Лошадка бежала по обочине дороги, колеса телеги подпрыгивали на рытвинах и ухабах. Оленька стонала, иногда вскрикивала от дикой тряски. Эдвард ничем не мог помочь. Только добрым словом. И он шептал ей эти добрые слова прямо в ухо, склонившись над Ольгой под брезентовым пологом, который соорудили рукодельные деревенские мужики.

Потом Оленька вцепилась в руку мужа своими тоненькими пальчиками и искусанными в кровь губами прошептала:

– Эдди, все! Больше не могу!

– Сто-о-ой!!! – прокричал Эдвард вознице. Дядя Саша сказал лошадке «Тпру-у-у-у!», натянул поводья, и послушный конь остановился.

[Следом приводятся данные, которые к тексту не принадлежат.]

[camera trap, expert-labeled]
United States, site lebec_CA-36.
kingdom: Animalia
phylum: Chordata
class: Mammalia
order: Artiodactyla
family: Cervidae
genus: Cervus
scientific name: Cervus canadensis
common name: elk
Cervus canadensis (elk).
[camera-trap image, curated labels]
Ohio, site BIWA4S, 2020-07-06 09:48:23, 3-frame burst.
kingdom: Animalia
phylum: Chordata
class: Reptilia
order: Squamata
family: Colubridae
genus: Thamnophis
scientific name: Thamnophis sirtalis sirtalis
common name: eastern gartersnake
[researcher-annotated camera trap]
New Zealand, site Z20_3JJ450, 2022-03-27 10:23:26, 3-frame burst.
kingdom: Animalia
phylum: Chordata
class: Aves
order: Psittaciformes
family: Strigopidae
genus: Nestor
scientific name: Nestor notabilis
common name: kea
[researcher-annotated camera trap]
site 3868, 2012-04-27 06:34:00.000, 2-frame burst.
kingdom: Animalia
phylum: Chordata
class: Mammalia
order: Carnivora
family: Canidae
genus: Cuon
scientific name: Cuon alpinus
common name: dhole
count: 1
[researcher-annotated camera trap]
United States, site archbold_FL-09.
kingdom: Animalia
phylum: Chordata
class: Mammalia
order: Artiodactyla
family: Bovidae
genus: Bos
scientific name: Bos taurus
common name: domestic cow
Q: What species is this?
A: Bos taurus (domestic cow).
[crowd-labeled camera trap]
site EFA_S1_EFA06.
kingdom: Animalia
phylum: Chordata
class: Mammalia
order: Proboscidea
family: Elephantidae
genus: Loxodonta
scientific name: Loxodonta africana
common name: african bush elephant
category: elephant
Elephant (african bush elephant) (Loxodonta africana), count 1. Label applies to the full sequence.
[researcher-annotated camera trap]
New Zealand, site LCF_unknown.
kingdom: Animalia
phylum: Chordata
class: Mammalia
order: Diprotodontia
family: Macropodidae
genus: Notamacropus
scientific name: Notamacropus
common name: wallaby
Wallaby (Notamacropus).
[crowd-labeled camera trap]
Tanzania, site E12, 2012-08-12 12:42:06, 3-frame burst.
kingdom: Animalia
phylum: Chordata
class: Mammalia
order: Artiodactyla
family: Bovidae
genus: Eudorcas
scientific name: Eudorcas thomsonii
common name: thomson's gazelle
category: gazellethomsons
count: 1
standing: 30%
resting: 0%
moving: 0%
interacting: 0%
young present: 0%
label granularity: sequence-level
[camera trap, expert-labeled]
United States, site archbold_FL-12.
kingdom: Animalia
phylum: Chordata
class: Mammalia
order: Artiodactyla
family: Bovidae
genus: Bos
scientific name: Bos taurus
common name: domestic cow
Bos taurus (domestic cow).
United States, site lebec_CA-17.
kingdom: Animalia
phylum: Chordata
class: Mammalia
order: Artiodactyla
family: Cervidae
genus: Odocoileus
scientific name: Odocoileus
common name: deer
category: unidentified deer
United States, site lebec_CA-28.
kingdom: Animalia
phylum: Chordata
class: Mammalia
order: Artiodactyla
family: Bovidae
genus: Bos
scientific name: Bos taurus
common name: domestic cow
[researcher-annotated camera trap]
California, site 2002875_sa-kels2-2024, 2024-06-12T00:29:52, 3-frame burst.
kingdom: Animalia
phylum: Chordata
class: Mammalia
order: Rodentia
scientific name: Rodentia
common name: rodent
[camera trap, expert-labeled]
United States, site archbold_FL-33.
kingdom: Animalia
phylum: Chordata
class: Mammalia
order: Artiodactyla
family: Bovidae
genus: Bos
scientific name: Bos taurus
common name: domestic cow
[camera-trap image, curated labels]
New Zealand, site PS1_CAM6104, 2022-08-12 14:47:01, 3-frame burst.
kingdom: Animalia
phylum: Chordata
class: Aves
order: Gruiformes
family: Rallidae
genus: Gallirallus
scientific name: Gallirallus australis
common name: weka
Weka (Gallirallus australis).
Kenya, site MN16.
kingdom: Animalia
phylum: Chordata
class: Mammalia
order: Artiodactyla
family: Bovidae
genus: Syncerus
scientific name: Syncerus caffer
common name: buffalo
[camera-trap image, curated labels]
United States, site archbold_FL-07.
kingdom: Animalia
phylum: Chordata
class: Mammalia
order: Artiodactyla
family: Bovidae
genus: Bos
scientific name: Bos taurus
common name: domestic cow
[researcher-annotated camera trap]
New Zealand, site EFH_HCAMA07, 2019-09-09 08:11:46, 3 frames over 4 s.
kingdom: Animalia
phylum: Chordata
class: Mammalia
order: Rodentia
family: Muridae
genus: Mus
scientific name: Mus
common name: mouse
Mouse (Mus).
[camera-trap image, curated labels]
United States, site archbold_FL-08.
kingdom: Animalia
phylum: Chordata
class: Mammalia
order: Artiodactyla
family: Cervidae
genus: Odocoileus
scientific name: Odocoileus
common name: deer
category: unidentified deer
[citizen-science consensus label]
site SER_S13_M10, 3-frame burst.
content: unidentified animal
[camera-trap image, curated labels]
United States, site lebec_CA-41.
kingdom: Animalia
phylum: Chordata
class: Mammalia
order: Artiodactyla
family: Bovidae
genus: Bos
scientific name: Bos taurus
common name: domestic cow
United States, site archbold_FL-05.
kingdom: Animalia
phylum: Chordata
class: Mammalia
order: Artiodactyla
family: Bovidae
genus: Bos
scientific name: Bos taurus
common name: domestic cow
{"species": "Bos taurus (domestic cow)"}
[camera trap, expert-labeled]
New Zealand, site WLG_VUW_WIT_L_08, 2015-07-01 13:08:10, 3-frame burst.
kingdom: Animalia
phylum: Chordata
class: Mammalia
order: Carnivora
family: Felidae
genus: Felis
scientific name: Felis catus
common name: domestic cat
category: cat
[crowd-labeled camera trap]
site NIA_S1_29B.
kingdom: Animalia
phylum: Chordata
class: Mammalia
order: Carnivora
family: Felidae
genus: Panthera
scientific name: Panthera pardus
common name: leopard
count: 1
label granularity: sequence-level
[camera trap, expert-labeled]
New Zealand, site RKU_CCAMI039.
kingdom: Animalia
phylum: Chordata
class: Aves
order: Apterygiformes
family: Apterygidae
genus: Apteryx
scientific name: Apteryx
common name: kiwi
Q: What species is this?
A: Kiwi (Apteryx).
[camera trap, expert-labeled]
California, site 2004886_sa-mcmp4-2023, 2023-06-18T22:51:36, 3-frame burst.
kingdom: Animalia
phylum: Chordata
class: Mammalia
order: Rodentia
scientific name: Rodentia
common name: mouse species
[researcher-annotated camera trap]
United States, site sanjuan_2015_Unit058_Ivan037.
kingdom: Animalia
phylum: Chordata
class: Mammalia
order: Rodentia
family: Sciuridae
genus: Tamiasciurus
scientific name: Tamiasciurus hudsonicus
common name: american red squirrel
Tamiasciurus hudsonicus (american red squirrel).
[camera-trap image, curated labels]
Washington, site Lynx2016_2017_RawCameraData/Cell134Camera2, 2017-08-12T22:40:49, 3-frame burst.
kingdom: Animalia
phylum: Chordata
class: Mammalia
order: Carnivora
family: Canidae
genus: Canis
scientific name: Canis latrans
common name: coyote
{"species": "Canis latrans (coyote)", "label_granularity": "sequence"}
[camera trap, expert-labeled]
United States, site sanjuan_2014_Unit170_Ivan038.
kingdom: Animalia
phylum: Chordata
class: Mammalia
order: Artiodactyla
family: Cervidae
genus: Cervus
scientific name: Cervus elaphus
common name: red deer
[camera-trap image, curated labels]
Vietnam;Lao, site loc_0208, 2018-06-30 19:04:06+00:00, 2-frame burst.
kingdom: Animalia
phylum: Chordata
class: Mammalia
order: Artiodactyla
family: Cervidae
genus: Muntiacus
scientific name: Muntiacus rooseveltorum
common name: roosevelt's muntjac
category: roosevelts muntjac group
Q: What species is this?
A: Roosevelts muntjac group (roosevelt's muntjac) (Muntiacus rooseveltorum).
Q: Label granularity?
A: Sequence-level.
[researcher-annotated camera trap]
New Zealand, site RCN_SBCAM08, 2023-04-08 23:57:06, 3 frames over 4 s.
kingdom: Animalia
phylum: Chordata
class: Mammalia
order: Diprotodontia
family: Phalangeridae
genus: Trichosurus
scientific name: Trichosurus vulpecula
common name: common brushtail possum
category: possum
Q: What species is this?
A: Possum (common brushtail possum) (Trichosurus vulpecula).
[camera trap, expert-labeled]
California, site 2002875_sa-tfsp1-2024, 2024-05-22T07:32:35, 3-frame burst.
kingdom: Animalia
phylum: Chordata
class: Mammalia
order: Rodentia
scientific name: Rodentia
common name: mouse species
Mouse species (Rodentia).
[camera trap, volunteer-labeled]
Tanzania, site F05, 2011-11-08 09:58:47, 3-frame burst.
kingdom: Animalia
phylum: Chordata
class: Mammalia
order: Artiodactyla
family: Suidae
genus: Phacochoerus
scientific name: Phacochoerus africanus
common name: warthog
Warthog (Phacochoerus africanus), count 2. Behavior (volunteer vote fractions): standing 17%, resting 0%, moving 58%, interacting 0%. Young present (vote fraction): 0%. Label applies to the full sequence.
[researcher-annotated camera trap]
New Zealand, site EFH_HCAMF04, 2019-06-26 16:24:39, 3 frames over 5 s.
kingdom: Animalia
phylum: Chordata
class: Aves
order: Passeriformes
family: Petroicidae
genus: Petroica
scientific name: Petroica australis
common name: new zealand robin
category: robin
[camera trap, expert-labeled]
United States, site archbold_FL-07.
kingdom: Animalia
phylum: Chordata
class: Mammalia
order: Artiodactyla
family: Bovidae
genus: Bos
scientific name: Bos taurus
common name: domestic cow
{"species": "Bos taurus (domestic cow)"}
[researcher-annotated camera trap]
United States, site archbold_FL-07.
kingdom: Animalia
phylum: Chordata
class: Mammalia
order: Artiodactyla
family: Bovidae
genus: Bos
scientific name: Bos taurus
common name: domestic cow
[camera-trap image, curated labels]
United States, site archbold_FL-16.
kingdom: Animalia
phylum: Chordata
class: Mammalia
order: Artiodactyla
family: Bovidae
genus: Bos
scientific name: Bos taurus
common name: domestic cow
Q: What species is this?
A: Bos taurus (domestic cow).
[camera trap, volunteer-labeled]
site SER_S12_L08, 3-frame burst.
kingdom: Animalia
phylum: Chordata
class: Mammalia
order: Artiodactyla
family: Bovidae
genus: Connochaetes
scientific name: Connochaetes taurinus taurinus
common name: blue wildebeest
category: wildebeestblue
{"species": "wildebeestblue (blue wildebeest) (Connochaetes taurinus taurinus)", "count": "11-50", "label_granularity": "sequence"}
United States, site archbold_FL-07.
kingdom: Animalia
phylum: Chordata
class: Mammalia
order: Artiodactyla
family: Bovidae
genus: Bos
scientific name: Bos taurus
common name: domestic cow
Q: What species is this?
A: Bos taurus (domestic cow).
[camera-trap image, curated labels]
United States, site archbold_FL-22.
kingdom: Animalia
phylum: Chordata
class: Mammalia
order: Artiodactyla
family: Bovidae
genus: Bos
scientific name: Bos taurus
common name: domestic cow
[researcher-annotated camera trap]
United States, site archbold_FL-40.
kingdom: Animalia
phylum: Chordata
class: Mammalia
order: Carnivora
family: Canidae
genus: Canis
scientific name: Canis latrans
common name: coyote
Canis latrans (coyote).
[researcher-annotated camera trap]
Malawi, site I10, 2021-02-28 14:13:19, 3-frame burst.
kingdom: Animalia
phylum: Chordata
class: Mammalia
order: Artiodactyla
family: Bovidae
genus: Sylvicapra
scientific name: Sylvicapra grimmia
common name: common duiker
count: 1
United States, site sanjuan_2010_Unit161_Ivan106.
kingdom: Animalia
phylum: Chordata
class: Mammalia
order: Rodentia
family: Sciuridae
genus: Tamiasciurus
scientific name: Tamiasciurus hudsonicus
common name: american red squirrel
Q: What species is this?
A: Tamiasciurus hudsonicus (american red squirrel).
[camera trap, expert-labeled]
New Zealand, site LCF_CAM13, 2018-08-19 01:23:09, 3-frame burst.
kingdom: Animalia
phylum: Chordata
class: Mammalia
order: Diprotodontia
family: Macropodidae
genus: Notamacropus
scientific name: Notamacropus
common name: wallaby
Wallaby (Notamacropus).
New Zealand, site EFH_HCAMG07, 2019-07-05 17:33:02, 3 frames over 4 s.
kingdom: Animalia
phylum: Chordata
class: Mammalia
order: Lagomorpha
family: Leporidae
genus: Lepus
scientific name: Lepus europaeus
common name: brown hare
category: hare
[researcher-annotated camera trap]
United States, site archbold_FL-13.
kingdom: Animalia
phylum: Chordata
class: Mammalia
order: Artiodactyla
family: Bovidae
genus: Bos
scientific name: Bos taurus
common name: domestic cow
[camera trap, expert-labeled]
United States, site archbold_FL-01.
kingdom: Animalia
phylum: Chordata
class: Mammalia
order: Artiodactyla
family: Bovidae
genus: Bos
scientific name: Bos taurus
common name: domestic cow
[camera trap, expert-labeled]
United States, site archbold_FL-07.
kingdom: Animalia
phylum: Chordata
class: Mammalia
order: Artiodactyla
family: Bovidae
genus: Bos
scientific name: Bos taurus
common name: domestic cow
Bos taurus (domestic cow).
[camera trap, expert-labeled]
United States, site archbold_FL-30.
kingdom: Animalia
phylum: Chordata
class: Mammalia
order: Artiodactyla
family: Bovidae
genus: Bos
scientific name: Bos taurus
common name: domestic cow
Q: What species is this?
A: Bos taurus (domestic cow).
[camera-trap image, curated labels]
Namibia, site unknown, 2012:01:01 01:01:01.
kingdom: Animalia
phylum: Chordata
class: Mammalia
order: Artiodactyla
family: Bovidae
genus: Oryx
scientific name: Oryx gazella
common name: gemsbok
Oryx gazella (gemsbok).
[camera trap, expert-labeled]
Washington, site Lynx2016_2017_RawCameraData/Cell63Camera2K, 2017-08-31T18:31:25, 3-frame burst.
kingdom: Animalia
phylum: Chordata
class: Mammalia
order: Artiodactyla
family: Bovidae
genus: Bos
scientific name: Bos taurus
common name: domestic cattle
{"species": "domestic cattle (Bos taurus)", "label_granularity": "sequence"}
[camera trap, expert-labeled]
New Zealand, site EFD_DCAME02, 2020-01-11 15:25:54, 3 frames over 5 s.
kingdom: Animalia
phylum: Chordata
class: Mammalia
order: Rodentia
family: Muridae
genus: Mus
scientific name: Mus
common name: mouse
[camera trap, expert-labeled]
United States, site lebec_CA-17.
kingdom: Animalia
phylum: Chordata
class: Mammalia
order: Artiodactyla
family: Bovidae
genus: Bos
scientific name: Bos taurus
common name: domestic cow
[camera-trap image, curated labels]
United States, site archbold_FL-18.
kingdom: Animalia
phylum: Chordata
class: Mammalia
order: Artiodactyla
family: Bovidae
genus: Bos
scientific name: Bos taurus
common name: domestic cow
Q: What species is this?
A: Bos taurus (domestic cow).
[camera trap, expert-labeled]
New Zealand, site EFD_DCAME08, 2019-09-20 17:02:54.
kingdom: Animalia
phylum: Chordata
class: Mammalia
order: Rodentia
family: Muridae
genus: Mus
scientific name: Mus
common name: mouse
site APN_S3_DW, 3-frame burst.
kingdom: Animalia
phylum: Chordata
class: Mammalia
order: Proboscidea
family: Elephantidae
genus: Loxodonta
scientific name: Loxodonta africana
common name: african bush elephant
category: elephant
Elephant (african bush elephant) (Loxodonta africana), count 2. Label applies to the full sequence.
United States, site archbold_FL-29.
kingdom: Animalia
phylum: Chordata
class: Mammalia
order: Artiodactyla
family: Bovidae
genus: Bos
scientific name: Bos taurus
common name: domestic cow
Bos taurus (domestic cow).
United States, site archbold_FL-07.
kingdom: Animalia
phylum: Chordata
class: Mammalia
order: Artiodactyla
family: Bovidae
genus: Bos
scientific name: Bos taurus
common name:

Дальше все было как во сне. Минуты показались двум мужикам вечностью. Но все когда-то кончается, и Оленькиным страданиям пришел конец. Ее лицо исказила гримаса боли, послышался «бульк», будто камень упал в воду. И тут же раздался писк.

Дядя Саша ловко вытащил из-под рубашки Ольги сморщенного ребенка, перетянул в двух местах обрывком чистой тряпки пуповину и резанул ножом между двумя узелками. Потом обернул ребенка приготовленной пеленкой, сверху – стареньким байковым одеялом и, наконец, пуховым платком.

– Эдька! Я дитя себе под рубаху спрячу, прям к телу, чтоб не замерзло, а ты давай бабу обихаживай, но уже на ходу! Спешить надо!

Он расстегнул теплую байковую рубаху на груди, приложил к ней сверток с ребенком, запахнул плотно плащ-палаткой, в которой прятался сам.

– Но-о-о-о!!! – прокричал дядя Саша застоявшемуся коню, и тот сорвался с места, скользя копытами по глинистой кромке дороги.

Эдвард боязливо подложил под Оленьку чистый лоскут, предусмотрительно прихваченный на всякий случай с собой. Ольгу трясло в ознобе, который сменился страшным жаром. Она не откликалась на имя, только судорожно глотала. От отчаяния, от беспомощности Эдвард заплакал. Сначала беззвучно, потом в голос. Оленька не слышала его.